Even SSDs have latency, though. Within an SSD, a controller is responsible for a finite number of chips. Some SSDs have multiple controllers, some have only one. Either way, a controller can only pull data off of the device so fast. As requests queue up, latency can be introduced.

On busy systems, the PCI-Express bus can even become a bottleneck. The PCI-E bus is shared among I/O controllers, network controllers, and other expansion cards. If several of those devices are in use at the same time, it's possible to see latency just from access to the PCI-E bus.

What could trigger PCI-E bottlenecks? A pair of high end PCI-E SSDs (TempDB) can theoretically produce more data than the PCI-E bus can transfer. When you use both PCI-E SSDs and Fibre Channel HBAs, it's easy to run into situations that can introduce random latency into PCI-E performance.

WHAT ABOUT THROUGHPUT?

Throughput is often measured as IOPS * operation size in bytes. So when you see that a disk is able to perform X IOPS or Y MB/s, you know what that number means – it's a measure of capability, but not necessarily timeliness. You could get 4,000 MB/s delivered after a 500 millisecond delay.

Although throughput is a good indication of what you can actually expect from a disk under perfect lab test conditions, it's still no good for measuring performance.

Amazon's SQL Server RDS promise of 7,000 IOPS sounds great until you put it into perspective. 7,000 IOPS * 16KiB = 112,000 KiB per second – that's roughly 100MBps. Or, as you or I might call it, 1 gigabit ethernet.

WHAT DOES GOOD STORAGE LOOK LIKE?

Measuring storage performance is tricky. IOPS and throughput are a measurement of activity, but there's no measure of timeliness involved.

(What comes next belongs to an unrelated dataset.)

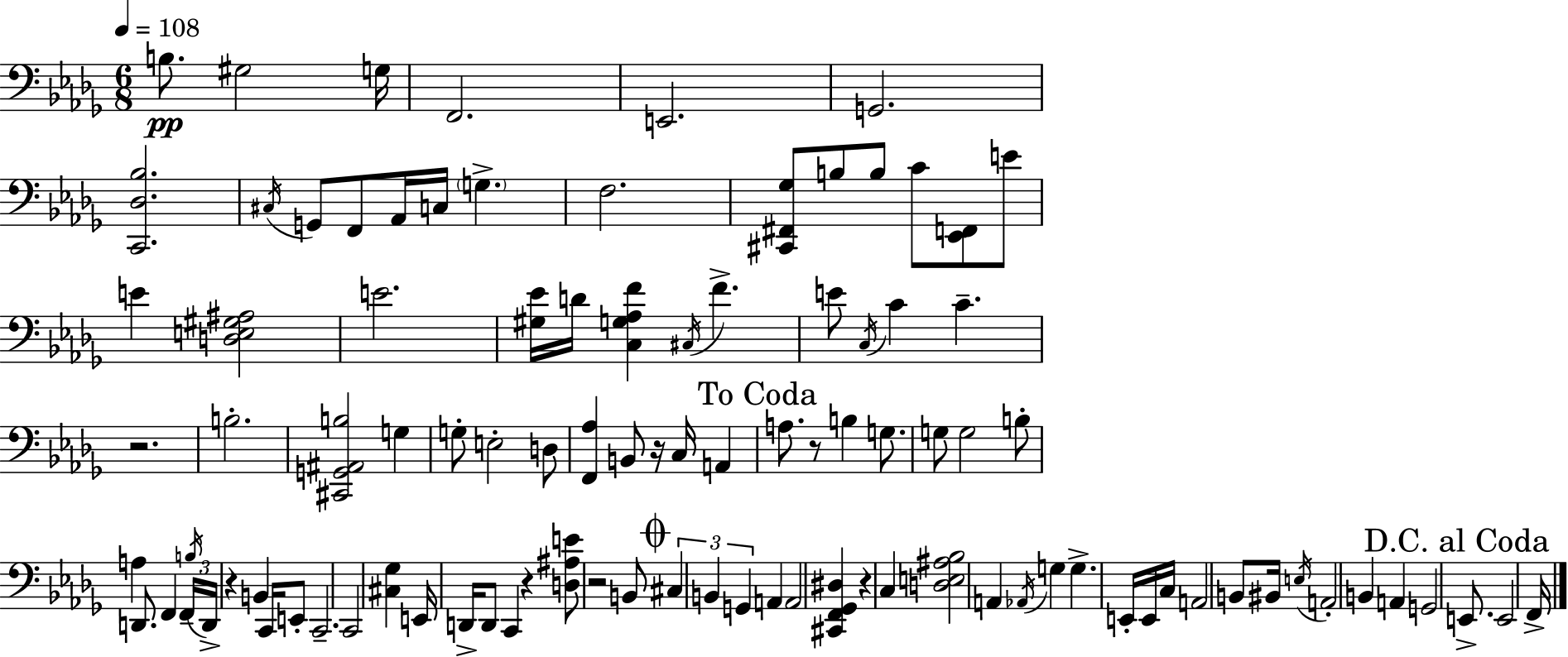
B3/e. G#3/h G3/s F2/h. E2/h. G2/h. [C2,Db3,Bb3]/h. C#3/s G2/e F2/e Ab2/s C3/s G3/q. F3/h. [C#2,F#2,Gb3]/e B3/e B3/e C4/e [Eb2,F2]/e E4/e E4/q [D3,E3,G#3,A#3]/h E4/h. [G#3,Eb4]/s D4/s [C3,G3,Ab3,F4]/q C#3/s F4/q. E4/e C3/s C4/q C4/q. R/h. B3/h. [C#2,G2,A#2,B3]/h G3/q G3/e E3/h D3/e [F2,Ab3]/q B2/e R/s C3/s A2/q A3/e. R/e B3/q G3/e. G3/e G3/h B3/e A3/q D2/e. F2/q F2/s B3/s D2/s R/q B2/q C2/s E2/e C2/h. C2/h [C#3,Gb3]/q E2/s D2/s D2/e C2/q R/q [D3,A#3,E4]/e R/h B2/e C#3/q B2/q G2/q A2/q A2/h [C#2,F2,Gb2,D#3]/q R/q C3/q [D3,E3,A#3,Bb3]/h A2/q Ab2/s G3/q G3/q. E2/s E2/s C3/s A2/h B2/e BIS2/s E3/s A2/h B2/q A2/q G2/h E2/e. E2/h F2/s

Latency is a measure of timeliness, but it's devoid of speed.

Combining IOPS, throughput, and latency numbers is a step in the right direction. It lets us combine activity (IOPS), throughput (MB/s), and performance (latency) to examine system performance. 

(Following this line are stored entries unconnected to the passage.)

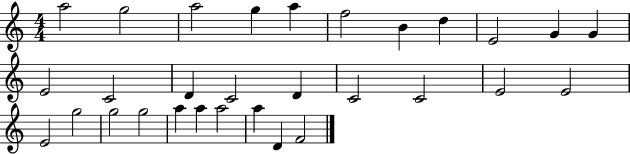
{
  \clef treble
  \numericTimeSignature
  \time 4/4
  \key c \major
  a''2 g''2 | a''2 g''4 a''4 | f''2 b'4 d''4 | e'2 g'4 g'4 | \break e'2 c'2 | d'4 c'2 d'4 | c'2 c'2 | e'2 e'2 | \break e'2 g''2 | g''2 g''2 | a''4 a''4 a''2 | a''4 d'4 f'2 | \break \bar "|."
}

Predictable latency is incredibly important for disk drives. If we have no idea how the disks will perform, we can't predict application performance and have acceptable SLAs.

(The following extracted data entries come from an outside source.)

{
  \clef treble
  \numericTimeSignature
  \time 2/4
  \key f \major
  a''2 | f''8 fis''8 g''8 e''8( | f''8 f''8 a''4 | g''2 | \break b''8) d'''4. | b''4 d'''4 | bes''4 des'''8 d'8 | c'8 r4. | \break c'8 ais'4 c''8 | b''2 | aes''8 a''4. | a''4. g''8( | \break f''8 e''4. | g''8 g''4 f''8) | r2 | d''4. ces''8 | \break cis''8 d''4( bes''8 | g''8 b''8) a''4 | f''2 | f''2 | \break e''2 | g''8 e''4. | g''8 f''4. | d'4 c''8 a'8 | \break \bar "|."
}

In their Systematic Look at EC2 I/O, Scalyr demonstrate that drive latency varies widely in EC2. While these numbers will vary across storage providers, keep in mind that latency is a very real thing and it can cause problems for shared storage and dedicated disks alike.

WHAT CAN WE DO ABOUT IOPS AND LATENCY?

The first step is to make sure we know what the numbers mean. Don't hesitate to convert the vendor's numbers into something relevant for your scenario. It's easy enough to turn 4k IOPS into 64k IOPS or to convert IOPS into MB/s measurements. Once we've converted to an understandable metric, we can verify performance using SQLIO and compare the advertised numbers with real world numbers.

But to get the most out of our hardware, we need to make sure that we're following best practices for SQL Server set up. Once we know that SQL Server is set up well, it's also important to consideradding memory, carefully tuning indexes, and avoiding query anti-patterns.

Even though we can't make storage faster, we can make storage do less work. In the end, making the storage do less gets the same results as making the storage faster.